The blue model is `model_2`, the red is the original `model_1`. `model_2` has a lower loss value, so it is the better model. 

### Comparing models - using more layers

Next we'll try a deeper network (more hidden layers).

Once again, you have a baseline model called `model_1` as a starting point. It has 2 hidden layer, with 10 units/nodes each.
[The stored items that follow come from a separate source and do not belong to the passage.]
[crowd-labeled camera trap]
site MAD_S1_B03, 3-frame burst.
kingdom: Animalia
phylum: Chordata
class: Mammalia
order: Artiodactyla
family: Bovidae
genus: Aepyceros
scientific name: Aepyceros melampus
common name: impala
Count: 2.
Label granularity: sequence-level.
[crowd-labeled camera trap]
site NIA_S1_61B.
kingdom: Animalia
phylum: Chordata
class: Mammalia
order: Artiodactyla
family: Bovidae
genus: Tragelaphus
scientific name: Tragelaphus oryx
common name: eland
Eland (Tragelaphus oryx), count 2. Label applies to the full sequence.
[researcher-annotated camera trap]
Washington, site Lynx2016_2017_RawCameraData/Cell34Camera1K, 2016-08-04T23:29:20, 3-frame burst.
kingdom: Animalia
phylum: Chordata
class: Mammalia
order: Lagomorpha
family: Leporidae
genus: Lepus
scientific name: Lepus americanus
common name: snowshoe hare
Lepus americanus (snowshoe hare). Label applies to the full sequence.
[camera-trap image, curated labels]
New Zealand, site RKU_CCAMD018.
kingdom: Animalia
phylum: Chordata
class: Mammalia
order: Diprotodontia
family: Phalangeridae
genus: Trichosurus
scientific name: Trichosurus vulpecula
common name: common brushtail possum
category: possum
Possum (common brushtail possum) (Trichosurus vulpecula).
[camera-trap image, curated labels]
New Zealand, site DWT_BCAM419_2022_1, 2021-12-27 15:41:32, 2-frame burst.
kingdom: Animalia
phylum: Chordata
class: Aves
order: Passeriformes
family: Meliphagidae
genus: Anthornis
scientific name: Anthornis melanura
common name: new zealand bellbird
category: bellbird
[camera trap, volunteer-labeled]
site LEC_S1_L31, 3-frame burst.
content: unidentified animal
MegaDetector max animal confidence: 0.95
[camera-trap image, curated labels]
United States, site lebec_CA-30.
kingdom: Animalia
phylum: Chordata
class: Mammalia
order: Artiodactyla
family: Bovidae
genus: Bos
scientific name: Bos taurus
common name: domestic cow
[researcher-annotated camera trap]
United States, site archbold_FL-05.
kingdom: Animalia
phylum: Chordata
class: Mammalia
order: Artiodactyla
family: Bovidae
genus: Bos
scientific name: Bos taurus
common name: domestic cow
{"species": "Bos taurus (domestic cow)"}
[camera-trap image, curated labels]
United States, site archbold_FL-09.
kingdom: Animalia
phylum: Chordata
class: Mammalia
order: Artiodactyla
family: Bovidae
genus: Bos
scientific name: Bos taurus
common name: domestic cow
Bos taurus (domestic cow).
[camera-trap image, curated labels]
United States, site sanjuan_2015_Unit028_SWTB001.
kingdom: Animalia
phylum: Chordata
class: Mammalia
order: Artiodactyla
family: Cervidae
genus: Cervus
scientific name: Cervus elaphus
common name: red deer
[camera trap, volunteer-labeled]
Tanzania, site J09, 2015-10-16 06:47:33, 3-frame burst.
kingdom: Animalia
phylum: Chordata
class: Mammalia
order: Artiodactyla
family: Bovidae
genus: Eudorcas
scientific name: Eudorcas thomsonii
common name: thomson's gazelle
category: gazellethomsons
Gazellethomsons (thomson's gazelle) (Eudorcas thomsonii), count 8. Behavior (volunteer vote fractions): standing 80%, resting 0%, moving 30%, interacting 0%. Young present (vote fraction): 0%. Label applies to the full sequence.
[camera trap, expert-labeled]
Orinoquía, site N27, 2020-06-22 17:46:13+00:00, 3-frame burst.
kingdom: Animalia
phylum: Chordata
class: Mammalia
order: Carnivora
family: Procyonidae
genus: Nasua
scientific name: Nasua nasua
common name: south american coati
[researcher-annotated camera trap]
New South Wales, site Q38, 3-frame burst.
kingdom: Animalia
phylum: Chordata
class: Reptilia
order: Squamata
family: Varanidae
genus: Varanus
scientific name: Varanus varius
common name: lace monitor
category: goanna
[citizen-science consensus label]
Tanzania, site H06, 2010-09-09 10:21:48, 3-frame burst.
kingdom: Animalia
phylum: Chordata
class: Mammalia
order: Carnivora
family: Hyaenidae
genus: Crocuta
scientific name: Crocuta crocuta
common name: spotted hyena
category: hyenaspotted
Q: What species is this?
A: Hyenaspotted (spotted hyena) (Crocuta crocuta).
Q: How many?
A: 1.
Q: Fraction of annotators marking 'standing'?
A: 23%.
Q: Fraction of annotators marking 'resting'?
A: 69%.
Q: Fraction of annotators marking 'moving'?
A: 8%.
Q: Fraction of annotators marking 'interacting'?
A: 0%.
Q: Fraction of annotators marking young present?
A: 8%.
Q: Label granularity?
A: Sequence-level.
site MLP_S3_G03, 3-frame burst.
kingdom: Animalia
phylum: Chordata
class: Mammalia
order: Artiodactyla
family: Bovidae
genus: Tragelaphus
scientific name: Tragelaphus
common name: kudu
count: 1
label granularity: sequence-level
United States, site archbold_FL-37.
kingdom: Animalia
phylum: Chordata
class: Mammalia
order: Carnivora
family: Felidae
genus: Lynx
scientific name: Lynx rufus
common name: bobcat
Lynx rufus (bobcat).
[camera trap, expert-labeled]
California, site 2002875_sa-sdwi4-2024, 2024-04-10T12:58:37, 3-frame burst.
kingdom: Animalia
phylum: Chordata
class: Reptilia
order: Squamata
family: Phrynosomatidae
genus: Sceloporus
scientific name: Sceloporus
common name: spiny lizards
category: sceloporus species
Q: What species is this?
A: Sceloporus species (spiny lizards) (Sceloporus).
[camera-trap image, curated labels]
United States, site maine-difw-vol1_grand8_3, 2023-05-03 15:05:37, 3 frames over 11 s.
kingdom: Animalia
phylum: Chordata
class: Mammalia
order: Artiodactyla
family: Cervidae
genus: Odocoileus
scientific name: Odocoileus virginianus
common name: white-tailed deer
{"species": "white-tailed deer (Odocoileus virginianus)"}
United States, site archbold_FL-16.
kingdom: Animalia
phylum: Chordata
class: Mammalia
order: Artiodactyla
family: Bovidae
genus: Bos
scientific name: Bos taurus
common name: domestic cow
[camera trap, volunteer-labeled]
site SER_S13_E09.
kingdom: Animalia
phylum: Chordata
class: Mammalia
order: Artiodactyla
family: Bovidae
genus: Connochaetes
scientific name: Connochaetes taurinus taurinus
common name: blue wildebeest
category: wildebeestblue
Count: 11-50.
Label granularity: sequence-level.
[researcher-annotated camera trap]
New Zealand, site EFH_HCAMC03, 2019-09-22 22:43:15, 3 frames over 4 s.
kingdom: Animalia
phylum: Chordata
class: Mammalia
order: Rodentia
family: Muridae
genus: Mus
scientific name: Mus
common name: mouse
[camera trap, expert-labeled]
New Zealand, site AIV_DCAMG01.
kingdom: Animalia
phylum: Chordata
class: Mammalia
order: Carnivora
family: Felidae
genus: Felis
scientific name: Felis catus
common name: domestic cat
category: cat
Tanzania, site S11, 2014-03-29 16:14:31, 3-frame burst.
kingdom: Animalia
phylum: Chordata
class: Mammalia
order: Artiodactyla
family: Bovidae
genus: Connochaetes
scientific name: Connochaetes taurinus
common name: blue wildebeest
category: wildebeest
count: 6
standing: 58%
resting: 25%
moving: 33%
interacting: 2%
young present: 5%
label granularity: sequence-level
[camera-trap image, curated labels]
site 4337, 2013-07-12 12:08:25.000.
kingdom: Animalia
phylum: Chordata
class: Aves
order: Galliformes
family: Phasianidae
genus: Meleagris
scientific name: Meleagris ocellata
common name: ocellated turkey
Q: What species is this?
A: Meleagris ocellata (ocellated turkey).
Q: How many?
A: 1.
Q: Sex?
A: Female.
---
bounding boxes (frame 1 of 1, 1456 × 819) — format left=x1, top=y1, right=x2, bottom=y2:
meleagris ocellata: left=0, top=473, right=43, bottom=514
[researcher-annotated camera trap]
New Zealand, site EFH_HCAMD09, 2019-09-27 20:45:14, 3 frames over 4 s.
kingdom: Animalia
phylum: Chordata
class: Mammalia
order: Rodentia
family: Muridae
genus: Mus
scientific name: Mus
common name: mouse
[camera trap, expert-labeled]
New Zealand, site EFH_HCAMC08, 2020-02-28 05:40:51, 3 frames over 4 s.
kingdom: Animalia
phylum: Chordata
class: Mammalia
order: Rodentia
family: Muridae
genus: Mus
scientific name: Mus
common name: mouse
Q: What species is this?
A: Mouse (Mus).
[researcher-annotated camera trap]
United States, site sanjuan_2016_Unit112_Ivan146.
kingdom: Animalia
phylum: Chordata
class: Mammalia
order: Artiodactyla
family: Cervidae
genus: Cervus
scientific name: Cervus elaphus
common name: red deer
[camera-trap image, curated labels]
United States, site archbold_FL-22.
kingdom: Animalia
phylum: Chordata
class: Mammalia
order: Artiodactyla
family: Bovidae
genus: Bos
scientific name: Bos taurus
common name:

We can print a summary of that model's structure with `model_1.summary()`. We will create a similar network with 3 hidden layers (still keeping the same number of units in each layer).

In [None]:
# The input shape to use in the first hidden layer
input_shape = (n_cols,)

# create and compile model_1
model_1 = get_new_model()
model_1.compile(optimizer='adam', loss='categorical_crossentropy', metrics=['accuracy'])

# Create the new model: model_2
model_2 = Sequential()

# Add the first, second, and third hidden layers
model_2.add(Dense(10, activation='relu', input_shape=input_shape))
model_2.add(Dense(10, activation='relu'))
model_2.add(Dense(10, activation='relu'))

# Add the output layer
model_2.add(Dense(2, activation='softmax'))

# Compile model_2
model_2.compile(optimizer='adam', loss='categorical_crossentropy', metrics=['accuracy'])

# Fit model 1
model_1_training = model_1.fit(
    predictors, target, epochs=20, validation_split=0.4, callbacks=[early_stopping_monitor], verbose=False)

# Fit model 2
model_2_training = model_2.fit(
    predictors, target, epochs=20, validation_split=0.4, callbacks=[early_stopping_monitor], verbose=False)

# fit both the models and visualize which one gives better results! 
# For both models, you should look for the best 'val_loss' and 'val_acc', 
# which won't be the last epoch for that model.
plt.plot(model_1_training.history['val_loss'], 'r', model_2_training.history['val_loss'], 'b')
plt.xlabel('Epochs')
plt.ylabel('Validation score')
plt.show()


![nn comparison 2](./img/nn-comparison-2.svg)

The blue model is `model_2` and the red is the original, `model_1`. The model with the lower loss value is the better model.